◆ **Goal 1**
Copy the portion of the Saved entries that begins with the line containing "Which one from" and runs to the end of the Saved entries, keeping every line exactly as it appears.

◆ **Passage to read**
## begin

In many instances, the need is created by marketing efforts. For instance, no one would even perceive a smart watch as a need even just a few years before it was introduced into the market. In some  other  instances,  the need will arise in the future due to regulatory changes. For instance, regulations regarding the air pollutants get tighter and tighter as time goes which urges auto manufacturers to come up with new products that comply with the air pollutant regulations.
 
New Product Development (NPD) activities involve various functions of the company, including product definition all the way through pre-series and series production  (Suss  et  al.,  2011).  Proper  NPD can go a
 
long way, and significantly contribute to organizations' survival and growth in the rapidly changing market. According to Wolfe (2013, 2014), manufacturing firms spend billions of dollars each year to keep their research and development (R&D) activities going forward.
 
Several research studies performed by the Product Development Management Association (PDMA) have shown that new products have noticeable share in sales and profits of companies (28% for sales and 33% for profit) (Barczak et al., 2009). Other sets of study conducted by PDMA show that NPD activities have an average failure rate of 40% (Markham and Lee, 2013). The majority of the companies participated in the studies were PDMA practitioner members were categorized as manufacturers of large products (more than 50%). The results are comparable with other studies conducted by other institutions such as American Productivity and Quality Center (APAQ) and Product Development Institute (Cooper and Edgett, 2012).
 
Results from those studies which are aligned with data coming from economic studies would emphasize the necessity and importance of successful NPD for businesses. However, the high NPD failure rate as presented in PMDA, APQC, and PDI studies shows how difficult it is for companies to complete an NPD journey successfully (Barczak et al., 2009; Cooper and Edgett, 2012; Markham and Lee, 2013).
 
Closer look at the subject reveals that while there is an abundance of material in the literature suggesting what to do, there is a lack of an evaluation tool to identify whether or not a given NPD project is on the right track. Using best practices mentioned in the literature, this study attempts to put together pieces required for such an evaluation tool that can help NPD project managers improve the performance of their NPD process.
 
According to Atilgan-Inan et al. (2010) even though an NPD is recognized asa risk-reward effort, and an unsuccessful NPD can lead to a significant adverse impact on firms' future profitability, the potential for a new and large profit stream generated by launching a new product or offering a new service makes it necessary to conduct more research and deeper explorations to learn how to further improve the NPD process.

## end

◆ **Goal 2**
For each statement below, answer yes or no according to the passage on new product development, and quote the exact words from the passage that decide it. (a) PDMA studies found that new products account for 28% of companies' sales. (b) According to PDMA studies, NPD activities have an average failure rate of 50%. (c) The study aims to assemble pieces of an evaluation tool for NPD project managers.

◆ **Saved entries**

## begin

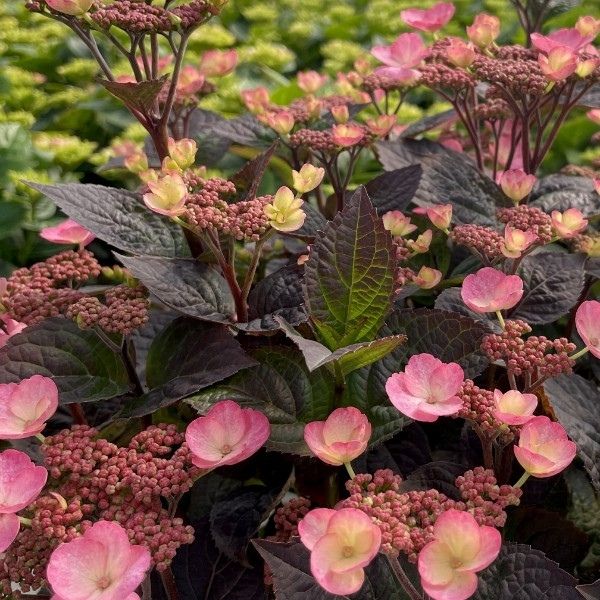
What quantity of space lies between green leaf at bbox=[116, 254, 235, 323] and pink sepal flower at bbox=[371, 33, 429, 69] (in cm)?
43

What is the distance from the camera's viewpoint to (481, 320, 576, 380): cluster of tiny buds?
63 centimetres

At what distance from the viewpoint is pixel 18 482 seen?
590 mm

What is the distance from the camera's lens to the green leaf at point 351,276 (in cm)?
69

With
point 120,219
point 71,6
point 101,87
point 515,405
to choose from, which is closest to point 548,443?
point 515,405

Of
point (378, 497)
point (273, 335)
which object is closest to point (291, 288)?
point (273, 335)

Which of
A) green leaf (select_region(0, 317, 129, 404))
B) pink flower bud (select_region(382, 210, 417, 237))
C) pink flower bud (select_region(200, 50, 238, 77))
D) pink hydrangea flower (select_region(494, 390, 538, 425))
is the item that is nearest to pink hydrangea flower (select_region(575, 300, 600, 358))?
pink hydrangea flower (select_region(494, 390, 538, 425))

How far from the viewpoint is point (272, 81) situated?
220cm

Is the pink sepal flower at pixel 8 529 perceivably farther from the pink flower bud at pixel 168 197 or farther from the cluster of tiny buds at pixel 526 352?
the cluster of tiny buds at pixel 526 352

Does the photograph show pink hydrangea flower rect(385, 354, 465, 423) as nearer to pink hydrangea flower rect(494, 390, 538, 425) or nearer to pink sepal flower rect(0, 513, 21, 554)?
pink hydrangea flower rect(494, 390, 538, 425)

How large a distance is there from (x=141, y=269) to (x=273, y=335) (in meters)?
0.15

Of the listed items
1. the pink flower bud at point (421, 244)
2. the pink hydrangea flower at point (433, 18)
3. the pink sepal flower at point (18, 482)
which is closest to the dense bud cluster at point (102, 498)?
the pink sepal flower at point (18, 482)

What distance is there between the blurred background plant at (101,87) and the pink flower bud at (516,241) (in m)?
0.52

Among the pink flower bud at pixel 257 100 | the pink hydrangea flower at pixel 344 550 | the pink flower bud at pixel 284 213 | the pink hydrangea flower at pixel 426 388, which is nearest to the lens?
the pink hydrangea flower at pixel 344 550

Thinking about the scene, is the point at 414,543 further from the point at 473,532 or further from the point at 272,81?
the point at 272,81
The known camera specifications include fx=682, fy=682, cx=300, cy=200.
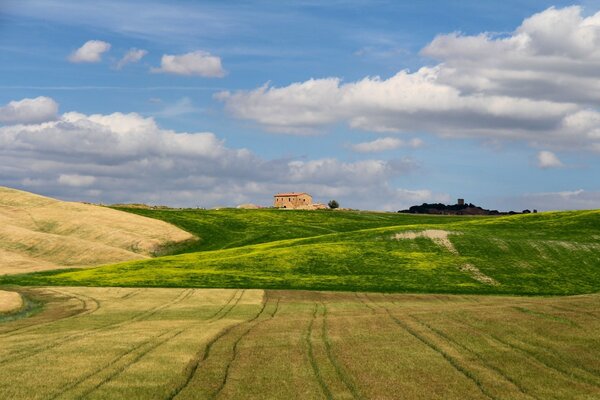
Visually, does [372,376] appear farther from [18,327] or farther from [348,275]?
[348,275]

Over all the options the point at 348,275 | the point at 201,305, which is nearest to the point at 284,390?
the point at 201,305

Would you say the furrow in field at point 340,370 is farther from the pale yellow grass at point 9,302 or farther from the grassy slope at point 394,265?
the grassy slope at point 394,265

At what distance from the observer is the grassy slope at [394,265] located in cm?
7225

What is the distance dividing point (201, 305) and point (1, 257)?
57.6 m

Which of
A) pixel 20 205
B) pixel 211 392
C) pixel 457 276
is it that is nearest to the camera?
pixel 211 392

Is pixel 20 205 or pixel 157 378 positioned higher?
pixel 20 205

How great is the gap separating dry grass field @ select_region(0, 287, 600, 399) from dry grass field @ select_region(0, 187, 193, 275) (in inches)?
2382

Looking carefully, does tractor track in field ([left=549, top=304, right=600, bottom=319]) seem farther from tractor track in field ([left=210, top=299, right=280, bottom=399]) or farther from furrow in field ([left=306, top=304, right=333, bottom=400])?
tractor track in field ([left=210, top=299, right=280, bottom=399])

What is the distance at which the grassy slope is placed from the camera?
72.2 metres

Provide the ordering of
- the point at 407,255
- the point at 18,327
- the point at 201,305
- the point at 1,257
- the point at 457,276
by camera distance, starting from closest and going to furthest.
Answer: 1. the point at 18,327
2. the point at 201,305
3. the point at 457,276
4. the point at 407,255
5. the point at 1,257

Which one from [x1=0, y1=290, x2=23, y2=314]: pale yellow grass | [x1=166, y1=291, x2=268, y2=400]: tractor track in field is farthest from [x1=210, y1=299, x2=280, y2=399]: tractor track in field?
[x1=0, y1=290, x2=23, y2=314]: pale yellow grass

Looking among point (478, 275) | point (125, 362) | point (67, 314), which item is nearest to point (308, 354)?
point (125, 362)

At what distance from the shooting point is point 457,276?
76.6 meters

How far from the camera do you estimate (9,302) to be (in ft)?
178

## end

◆ **Reply 1**
Which one from [x1=0, y1=290, x2=23, y2=314]: pale yellow grass | [x1=166, y1=291, x2=268, y2=400]: tractor track in field is farthest from [x1=210, y1=299, x2=280, y2=399]: tractor track in field?
[x1=0, y1=290, x2=23, y2=314]: pale yellow grass

Looking among point (478, 275) | point (125, 362) | point (67, 314), which item is nearest to point (308, 354)?
point (125, 362)

At what distance from the shooting point is point 457,276?
76.6 meters

How far from the camera do you estimate (9,302) to be (in ft)?
178

◆ **Reply 2**
(a) Yes: "28% for sales and 33% for profit"
(b) No: "NPD activities have an average failure rate of 40%"
(c) Yes: "this study attempts to put together pieces required for such an evaluation tool that can help NPD project managers improve the performance of their NPD process"